Compiti ed esercizi.
a) Nel testo sugli abogados in Spagna, in quale data la Corte di Giustizia europea ha emesso la sentenza di cui si parla?
b) Il testo sugli abogados in Spagna riporta un comunicato stampa. Elenca tutte le affermazioni introdotte in quel comunicato da "la Corte rammenta anzitutto che", "La Corte ha già statuito che", "La Corte sottolinea che" e "la Corte ricorda che".
c) Prosegui il testo sugli abogados in Spagna a partire dalla sua ultima frase.

Abogados in Spagna: si può
“Fare ritorno in uno Stato membro per esercitarvi la professione di avvocato con il titolo ottenuto in un altro Stato membro non costituisce una pratica abusiva“. È quanto deciso dalla Corte di Giustizia europea con la sentenza del 17 luglio 2014 (resa nelle cause C58/13 e C59/13). Pertanto, grazie a questa decisione, sarà consentito partire dall’Italia verso la Spagna ad ottenere il titolo di avvocato. Condotta questa contestata dal Consiglio nazionale forense che parlava al riguardo di “pratica abusiva” e che ha dato l’avvio al giudizio innanzi alla Corte di Giustizia europea.
Ad avviso degli eurogiudici “per i cittadini dell’Unione, la possibilità di scegliere lo Stato membro nel quale acquisire il proprio titolo o quello in cui esercitare la propria professione è inerente all’esercizio delle libertà fondamentali garantite dai Trattati“.
Si legge nel Comunicato Stampa della Corte di Giustizia Europea del 17 luglio scorso che: “Nella sua odierna sentenza, la Corte rammenta anzitutto che, al fine di facilitare l’esercizio permanente della professione di avvocato in uno Stato membro diverso da quello di conseguimento della qualifica professionale, la direttiva sullo stabilimento degli avvocati istituisce un meccanismo di mutuo riconoscimento dei titoli degli avvocati migranti che desiderino esercitare la professione con il titolo di origine. Il legislatore dell’Unione ha inteso in tal modo porre fine alle disparità tra i requisiti d’iscrizione nazionali, da cui derivavano ineguaglianze ed ostacoli alla libera circolazione. La direttiva mira quindi ad armonizzare completamente i requisiti applicabili al diritto di stabilimento degli avvocati. La Corte ha già statuito che il certificato di iscrizione nello Stato membro di origine è l’unico requisito cui è subordinata l’iscrizione dell’interessato nello Stato membro ospitante, affinché detto interessato possa esercitarvi facendo uso del proprio titolo professionale di origine. La Corte sottolinea che ai singoli non deve essere consentito di avvalersi fraudolentemente o abusivamente delle norme dell’Unione e che uno Stato membro ha il diritto di adottare ogni misura necessaria per impedire un’elusione abusiva della normativa nazionale da parte dei suoi cittadini. A tale riguardo, la Corte ricorda che l’accertamento dell’esistenza di una pratica abusiva richiede un elemento oggettivo (ossia che lo scopo perseguito dalla normativa dell’Unione non deve essere stato raggiunto, nonostante il rispetto formale della medesima) e un elemento soggettivo (cioè che deve emergere una volontà di ottenere un vantaggio indebito)“.

Dati forniti.
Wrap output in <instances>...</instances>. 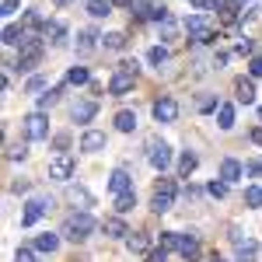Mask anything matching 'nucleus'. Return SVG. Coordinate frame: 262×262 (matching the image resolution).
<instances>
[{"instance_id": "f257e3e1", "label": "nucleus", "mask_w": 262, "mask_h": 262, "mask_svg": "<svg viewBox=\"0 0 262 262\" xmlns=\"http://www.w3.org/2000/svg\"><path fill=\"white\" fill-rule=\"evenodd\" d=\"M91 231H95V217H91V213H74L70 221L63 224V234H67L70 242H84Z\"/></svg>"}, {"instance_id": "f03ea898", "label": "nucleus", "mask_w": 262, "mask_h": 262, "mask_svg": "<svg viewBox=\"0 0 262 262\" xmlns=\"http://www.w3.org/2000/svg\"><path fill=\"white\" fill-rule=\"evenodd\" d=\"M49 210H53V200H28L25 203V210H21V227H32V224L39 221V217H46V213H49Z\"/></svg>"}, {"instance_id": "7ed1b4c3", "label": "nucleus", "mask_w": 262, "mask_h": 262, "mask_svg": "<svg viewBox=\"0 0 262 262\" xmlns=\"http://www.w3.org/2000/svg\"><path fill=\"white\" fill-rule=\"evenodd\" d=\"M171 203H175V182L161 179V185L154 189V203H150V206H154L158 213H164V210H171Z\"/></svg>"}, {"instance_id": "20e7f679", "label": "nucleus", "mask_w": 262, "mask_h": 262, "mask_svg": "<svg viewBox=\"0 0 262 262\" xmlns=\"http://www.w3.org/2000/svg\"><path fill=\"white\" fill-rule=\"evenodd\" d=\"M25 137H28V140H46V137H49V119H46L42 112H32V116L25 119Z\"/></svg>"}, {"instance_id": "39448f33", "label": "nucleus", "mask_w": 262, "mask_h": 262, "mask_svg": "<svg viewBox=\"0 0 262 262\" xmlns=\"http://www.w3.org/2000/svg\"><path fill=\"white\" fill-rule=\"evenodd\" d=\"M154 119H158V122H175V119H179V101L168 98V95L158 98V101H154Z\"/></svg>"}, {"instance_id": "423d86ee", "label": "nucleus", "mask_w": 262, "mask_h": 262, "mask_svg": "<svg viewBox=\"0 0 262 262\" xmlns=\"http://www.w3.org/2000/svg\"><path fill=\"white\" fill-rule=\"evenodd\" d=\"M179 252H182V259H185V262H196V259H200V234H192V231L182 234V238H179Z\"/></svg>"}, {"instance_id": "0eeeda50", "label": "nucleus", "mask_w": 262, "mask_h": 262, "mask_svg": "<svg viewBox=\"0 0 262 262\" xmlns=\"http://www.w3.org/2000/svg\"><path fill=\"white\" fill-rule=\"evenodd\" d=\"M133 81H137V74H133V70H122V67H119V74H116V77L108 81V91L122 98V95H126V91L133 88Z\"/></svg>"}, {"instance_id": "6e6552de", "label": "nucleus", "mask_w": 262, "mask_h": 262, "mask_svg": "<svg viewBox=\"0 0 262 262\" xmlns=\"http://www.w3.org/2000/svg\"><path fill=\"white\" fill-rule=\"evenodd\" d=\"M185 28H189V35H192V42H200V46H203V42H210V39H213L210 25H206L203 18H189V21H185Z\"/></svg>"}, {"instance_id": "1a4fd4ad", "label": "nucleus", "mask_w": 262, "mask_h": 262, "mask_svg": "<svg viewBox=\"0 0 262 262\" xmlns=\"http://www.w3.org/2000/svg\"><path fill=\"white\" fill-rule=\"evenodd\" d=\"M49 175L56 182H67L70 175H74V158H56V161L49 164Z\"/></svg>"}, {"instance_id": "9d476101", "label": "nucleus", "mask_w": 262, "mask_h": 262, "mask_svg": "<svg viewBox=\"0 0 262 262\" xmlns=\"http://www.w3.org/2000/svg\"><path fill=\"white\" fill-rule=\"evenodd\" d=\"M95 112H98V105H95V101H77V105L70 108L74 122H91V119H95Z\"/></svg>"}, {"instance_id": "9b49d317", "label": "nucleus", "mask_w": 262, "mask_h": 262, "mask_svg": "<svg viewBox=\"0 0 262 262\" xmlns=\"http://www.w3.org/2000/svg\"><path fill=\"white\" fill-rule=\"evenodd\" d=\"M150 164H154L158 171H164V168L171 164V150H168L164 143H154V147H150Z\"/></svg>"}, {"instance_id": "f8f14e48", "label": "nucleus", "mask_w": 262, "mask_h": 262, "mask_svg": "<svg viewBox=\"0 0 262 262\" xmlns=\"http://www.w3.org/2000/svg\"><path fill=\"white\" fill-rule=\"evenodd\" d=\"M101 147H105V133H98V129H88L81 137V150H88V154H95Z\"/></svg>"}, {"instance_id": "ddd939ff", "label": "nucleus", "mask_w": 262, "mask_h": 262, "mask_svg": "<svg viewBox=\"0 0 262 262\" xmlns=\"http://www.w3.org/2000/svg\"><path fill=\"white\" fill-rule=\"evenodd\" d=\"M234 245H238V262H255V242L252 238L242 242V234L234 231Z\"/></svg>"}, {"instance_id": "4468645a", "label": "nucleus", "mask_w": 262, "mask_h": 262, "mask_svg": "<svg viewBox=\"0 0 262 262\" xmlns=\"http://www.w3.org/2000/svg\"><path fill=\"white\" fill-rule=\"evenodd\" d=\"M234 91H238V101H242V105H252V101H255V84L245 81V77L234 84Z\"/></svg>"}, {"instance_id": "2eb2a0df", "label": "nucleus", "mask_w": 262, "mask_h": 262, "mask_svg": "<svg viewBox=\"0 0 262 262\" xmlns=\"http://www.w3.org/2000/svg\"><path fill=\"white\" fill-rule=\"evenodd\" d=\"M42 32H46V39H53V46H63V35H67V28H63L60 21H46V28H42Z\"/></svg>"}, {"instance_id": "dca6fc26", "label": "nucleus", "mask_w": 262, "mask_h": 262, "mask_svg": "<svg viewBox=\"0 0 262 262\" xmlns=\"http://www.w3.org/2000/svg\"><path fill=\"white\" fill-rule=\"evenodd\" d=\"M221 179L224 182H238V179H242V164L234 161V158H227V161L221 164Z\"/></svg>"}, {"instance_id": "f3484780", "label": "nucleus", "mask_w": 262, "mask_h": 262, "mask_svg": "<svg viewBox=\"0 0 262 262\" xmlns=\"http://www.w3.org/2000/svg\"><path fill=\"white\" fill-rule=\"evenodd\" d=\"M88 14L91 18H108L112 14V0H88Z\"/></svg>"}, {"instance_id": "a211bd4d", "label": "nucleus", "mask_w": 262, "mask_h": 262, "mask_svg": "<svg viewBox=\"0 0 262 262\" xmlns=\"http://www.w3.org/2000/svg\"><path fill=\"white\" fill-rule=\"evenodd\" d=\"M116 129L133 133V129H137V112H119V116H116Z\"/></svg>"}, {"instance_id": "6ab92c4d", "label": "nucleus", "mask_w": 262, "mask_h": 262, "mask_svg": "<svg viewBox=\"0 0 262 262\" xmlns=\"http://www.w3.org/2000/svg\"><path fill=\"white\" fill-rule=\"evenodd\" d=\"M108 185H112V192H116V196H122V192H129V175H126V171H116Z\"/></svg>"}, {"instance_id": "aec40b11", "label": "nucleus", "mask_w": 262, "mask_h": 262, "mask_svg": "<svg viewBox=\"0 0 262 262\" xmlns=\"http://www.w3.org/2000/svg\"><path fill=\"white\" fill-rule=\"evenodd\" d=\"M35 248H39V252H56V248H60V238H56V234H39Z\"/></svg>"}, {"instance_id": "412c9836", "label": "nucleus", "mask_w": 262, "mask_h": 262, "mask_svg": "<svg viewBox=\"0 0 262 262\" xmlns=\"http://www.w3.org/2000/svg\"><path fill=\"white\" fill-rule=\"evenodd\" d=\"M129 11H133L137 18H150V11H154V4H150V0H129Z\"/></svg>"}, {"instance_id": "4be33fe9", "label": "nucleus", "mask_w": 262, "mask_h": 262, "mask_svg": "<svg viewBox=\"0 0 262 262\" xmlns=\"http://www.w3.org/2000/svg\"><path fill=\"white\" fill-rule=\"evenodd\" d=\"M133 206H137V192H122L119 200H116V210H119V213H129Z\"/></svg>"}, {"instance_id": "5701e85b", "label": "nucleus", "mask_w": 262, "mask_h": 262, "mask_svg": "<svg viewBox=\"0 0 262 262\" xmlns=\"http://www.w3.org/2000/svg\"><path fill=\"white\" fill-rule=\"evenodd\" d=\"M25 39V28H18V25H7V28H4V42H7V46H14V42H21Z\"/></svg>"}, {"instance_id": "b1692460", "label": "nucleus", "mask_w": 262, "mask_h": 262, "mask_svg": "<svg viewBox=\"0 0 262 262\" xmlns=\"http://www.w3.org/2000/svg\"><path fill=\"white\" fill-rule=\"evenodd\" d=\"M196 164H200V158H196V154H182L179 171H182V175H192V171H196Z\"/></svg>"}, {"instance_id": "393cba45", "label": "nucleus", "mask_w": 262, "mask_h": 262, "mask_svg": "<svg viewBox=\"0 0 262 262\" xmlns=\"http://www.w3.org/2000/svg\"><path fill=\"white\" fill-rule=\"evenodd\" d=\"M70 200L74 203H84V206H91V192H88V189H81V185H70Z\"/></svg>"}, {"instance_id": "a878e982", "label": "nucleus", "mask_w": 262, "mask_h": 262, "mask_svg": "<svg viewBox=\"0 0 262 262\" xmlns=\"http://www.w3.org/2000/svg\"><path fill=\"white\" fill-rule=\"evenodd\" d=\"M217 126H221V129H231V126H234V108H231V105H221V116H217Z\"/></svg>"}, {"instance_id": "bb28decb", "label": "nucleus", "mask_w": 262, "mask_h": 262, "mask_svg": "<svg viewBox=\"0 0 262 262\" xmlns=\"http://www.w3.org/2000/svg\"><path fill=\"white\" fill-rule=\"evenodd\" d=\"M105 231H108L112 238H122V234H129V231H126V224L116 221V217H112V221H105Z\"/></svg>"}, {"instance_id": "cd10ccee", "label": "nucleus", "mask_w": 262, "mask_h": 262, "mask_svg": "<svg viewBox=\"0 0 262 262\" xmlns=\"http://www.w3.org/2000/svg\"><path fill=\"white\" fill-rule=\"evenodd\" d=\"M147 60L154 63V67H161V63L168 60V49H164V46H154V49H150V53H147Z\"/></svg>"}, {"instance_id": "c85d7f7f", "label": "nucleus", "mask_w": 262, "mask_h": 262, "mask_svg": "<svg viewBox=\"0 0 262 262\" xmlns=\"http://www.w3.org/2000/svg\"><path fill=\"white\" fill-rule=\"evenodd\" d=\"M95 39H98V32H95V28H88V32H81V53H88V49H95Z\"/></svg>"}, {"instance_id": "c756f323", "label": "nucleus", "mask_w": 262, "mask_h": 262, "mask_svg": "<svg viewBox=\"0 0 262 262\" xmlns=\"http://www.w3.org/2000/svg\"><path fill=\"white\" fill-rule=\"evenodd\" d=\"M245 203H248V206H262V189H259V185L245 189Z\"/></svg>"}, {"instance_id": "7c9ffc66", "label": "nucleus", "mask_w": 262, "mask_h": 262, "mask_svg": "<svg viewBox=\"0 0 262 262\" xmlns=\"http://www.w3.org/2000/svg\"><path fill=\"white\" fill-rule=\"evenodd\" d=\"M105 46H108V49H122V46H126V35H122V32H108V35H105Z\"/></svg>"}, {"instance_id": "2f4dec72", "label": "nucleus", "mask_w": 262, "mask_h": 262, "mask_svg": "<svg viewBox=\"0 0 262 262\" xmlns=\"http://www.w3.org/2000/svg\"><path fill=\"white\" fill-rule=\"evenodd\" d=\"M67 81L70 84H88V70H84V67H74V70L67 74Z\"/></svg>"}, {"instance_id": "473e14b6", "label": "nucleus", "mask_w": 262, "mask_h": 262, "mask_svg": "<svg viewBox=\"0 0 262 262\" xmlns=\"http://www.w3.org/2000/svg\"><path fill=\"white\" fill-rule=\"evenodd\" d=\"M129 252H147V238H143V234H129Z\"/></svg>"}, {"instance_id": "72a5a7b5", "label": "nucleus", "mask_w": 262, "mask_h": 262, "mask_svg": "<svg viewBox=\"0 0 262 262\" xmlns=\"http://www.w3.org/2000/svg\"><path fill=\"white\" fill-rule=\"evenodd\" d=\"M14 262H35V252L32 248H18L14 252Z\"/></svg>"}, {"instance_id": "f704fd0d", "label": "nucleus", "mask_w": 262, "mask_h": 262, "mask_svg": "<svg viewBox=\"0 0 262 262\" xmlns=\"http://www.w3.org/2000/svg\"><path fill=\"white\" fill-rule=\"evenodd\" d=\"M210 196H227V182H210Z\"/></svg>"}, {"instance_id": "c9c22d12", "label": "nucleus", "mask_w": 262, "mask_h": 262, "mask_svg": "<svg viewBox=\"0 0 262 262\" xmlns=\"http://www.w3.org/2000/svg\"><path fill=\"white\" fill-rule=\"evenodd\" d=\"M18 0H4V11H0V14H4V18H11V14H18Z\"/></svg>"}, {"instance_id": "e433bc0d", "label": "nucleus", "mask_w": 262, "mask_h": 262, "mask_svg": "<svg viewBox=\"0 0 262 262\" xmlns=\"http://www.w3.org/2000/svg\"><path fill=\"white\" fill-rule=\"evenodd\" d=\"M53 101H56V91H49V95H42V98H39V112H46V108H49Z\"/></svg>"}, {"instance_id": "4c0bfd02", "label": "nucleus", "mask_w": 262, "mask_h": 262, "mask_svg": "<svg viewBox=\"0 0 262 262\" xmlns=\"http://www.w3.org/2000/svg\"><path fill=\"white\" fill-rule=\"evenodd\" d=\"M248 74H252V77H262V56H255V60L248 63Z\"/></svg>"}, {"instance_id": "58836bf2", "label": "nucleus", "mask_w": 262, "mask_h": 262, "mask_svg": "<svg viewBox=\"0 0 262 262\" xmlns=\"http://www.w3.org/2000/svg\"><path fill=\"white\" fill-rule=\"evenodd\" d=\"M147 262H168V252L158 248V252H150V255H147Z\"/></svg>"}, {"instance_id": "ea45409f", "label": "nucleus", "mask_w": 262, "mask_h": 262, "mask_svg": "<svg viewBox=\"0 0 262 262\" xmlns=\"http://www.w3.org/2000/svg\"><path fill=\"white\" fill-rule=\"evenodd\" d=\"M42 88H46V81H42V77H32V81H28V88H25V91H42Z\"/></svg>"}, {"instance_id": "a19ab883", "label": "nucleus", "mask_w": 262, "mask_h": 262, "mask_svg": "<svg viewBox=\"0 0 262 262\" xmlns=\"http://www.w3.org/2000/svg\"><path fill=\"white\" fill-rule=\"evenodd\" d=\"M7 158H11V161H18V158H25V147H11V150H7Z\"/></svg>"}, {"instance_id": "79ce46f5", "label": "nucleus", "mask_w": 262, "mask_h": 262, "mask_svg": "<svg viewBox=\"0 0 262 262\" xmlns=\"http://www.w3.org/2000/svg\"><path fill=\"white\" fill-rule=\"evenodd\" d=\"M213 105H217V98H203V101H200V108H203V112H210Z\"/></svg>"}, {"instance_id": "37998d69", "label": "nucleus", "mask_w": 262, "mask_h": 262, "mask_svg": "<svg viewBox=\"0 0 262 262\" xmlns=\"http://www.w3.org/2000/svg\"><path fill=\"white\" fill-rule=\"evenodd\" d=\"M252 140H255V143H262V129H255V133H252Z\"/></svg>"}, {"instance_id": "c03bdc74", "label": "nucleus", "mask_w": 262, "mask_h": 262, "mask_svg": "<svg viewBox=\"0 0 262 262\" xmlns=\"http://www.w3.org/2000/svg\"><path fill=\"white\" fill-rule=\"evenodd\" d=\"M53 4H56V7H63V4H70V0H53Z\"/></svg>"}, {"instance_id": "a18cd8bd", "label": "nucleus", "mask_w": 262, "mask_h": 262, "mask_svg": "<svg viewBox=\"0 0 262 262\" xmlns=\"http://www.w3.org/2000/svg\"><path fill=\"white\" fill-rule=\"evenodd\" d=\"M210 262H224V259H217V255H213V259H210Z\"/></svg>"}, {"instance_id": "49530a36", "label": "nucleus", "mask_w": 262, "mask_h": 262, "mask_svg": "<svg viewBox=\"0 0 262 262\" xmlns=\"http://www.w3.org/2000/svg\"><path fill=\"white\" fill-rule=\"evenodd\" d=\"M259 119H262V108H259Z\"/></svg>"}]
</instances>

Risultati dei compiti.
a) Il 17 luglio 2014.

b)
- La direttiva sullo stabilimento degli avvocati istituisce un meccanismo di mutuo riconoscimento dei titoli degli avvocati migranti che desiderano esercitare con il titolo di origine. Lo scopo è facilitare l'esercizio permanente della professione in uno Stato membro diverso da quello in cui si è ottenuta la qualifica.
- Il certificato di iscrizione nello Stato membro di origine è l'unico requisito per l'iscrizione nello Stato membro ospitante con il titolo professionale di origine.
- Ai singoli non deve essere consentito di avvalersi fraudolentemente o abusivamente delle norme dell'Unione. Uno Stato membro ha il diritto di adottare ogni misura necessaria per impedire un'elusione abusiva della normativa nazionale da parte dei suoi cittadini.
- Per accertare una pratica abusiva servono un elemento oggettivo e un elemento soggettivo. Quello oggettivo è il mancato raggiungimento dello scopo della normativa dell'Unione nonostante il suo rispetto formale. Quello soggettivo è la volontà di ottenere un vantaggio indebito.

c)
Ciò premesso, la Corte ha dichiarato, come sopra si è detto, quanto segue “in un mercato unico, la possibilità, per i cittadini dell’Unione, di scegliere lo Stato membro nel quale desiderano acquisire il loro titolo e quello in cui hanno intenzione di esercitare la loro professione è inerente all’esercizio delle libertà fondamentali garantite dai Trattati. Il fatto che il cittadino di uno Stato membro, in possesso di una laurea conseguita nel proprio paese, si rechi in un altro Stato membro al fine di acquisirvi il titolo di avvocato e faccia in seguito ritorno nel proprio paese per esercitarvi la professione di avvocato con il titolo professionale ottenuto nell’altro Stato membro è la concretizzazione di uno degli obiettivi della direttiva e non costituisce un abuso del diritto di stabilimento. Neppure la circostanza che la domanda di iscrizione all’albo degli avvocati sia stata presentata poco tempo dopo il conseguimento del titolo professionale nello Stato membro di origine costituisce un abuso del diritto, poiché la direttiva non prescrive un periodo di esperienza pratica nello Stato membro di origine“.
La Corte ha quindi concluso sostenendo che “non costituisce una pratica abusiva il fatto che il cittadino di uno Stato membro in possesso di una laurea si rechi in un altro Stato membro al fine di acquisirvi la qualifica professionale di avvocato e faccia ritorno nel proprio paese per esercitarvi avvalendosi del titolo professionale ottenuto nell’altro Stato membro“.(Fonte: Corte di Giustizia UE)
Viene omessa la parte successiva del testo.